### DOKUMENTTEXT
Auch wenn er in der „westlichen Gesellschaft" Fuß gefasst und Karriere
gemacht hat, ist Otello im Rechtssystem seiner Kultur verwurzelt und sieht
sich somit völlig im Recht. Wenn er Desdemona tötet, ist er sich keiner
Schuld bewusst, er ist sogar stolz drauf. Da frage ich mich: Besteht das
Skandalöse des Stücks darin, dass er seine Frau umbringt, weil er sich auf
die Rechte seiner Kultur beruft - oder besteht der Skandal nicht eigentlich
darin, dass die Gesellschaft ihn so weit bringt, dass dieser „Ehrenmord" für
ihn der einzige logische Ausweg ist?
MJ Ehrenmord
nach fehlgeschlagener Integration - der Stoff könnte ja aktueller nicht
sein.
AN Extrem aktuell, auch mit Blick auf den
sozialen Druck in Männergesellschaften. Denn es ist ja nicht nur Jago, der
Otello mit seiner Intrige zum Ehrenmord treibt, sondern es ist eine
Männergesellschaft, die Eifersucht und Gewalt schürt, siehe die Trinkszene
im ersten Akt. Und der Gedanke, angesichts dieser Gesellschaft, zu der
Otello ja gehören möchte, als betrogener Ehemann dazustehen, ist ihm
unerträglich.

### DATENBEREICH
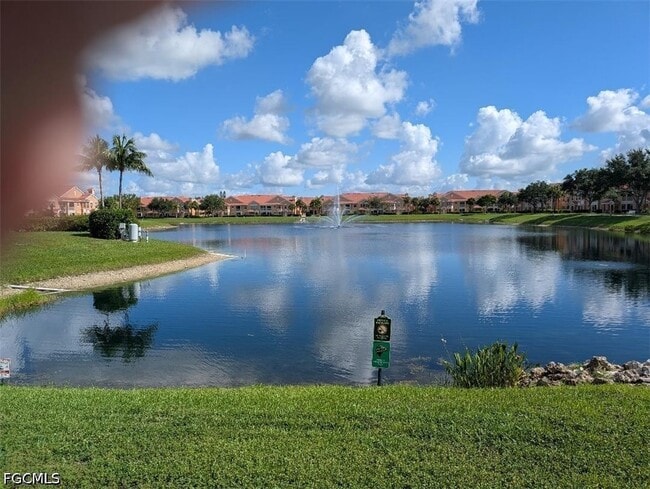 Photo - 1813 Concordia Lake Cir Unit 2006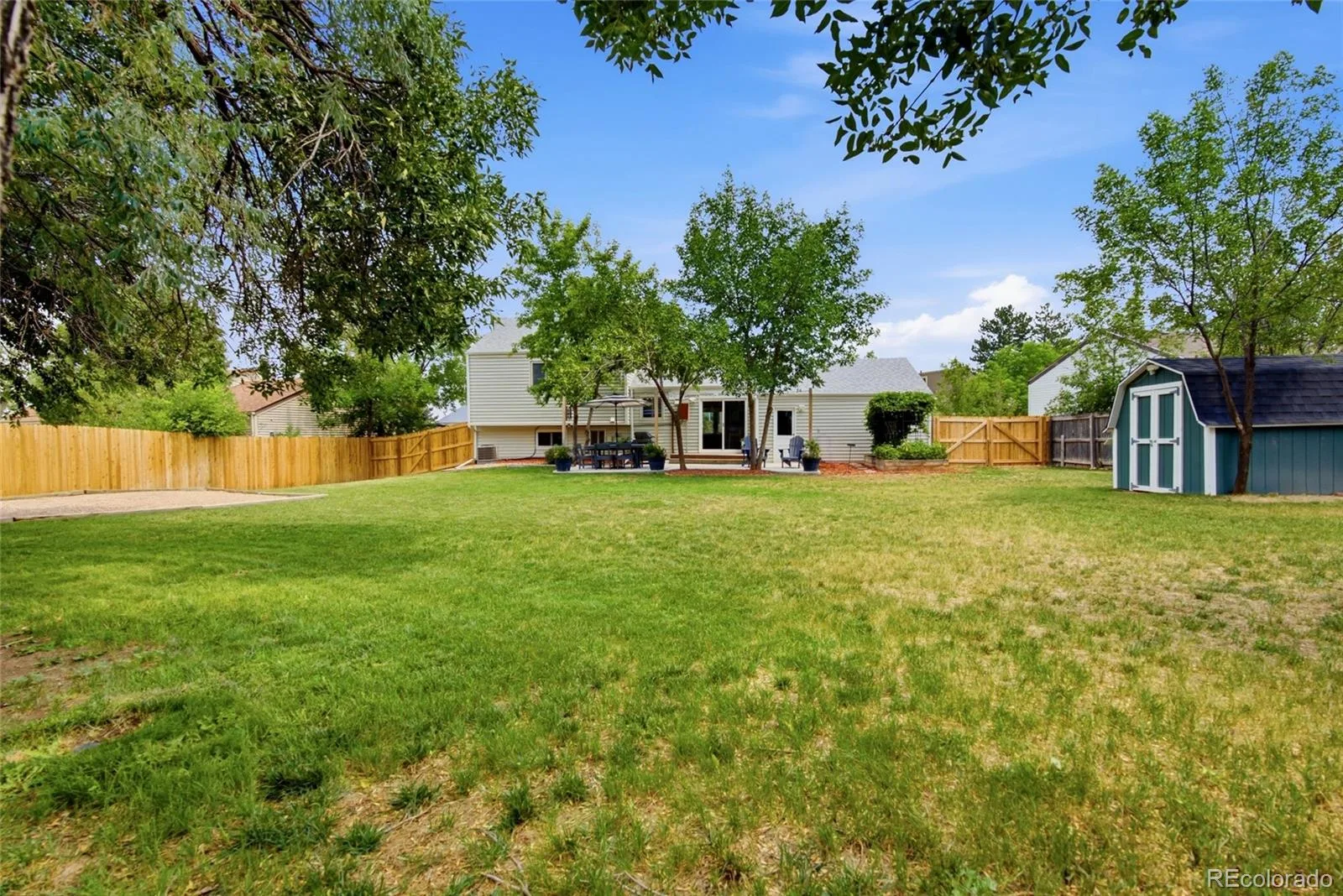 1161 Alter Way Broomfield CO 80020 MLS #REC6604613 07092026181715 1600 47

### AUFGABE
Zitiere bitte aus dem Text über Otello die Passage, die bei den Worten „AN Extrem aktuell, auch“ einsetzt, und hör nach „unerträglich.“ auf.

### ANTWORTFELD
AN Extrem aktuell, auch mit Blick auf den
sozialen Druck in Männergesellschaften. Denn es ist ja nicht nur Jago, der
Otello mit seiner Intrige zum Ehrenmord treibt, sondern es ist eine
Männergesellschaft, die Eifersucht und Gewalt schürt, siehe die Trinkszene
im ersten Akt. Und der Gedanke, angesichts dieser Gesellschaft, zu der
Otello ja gehören möchte, als betrogener Ehemann dazustehen, ist ihm
unerträglich.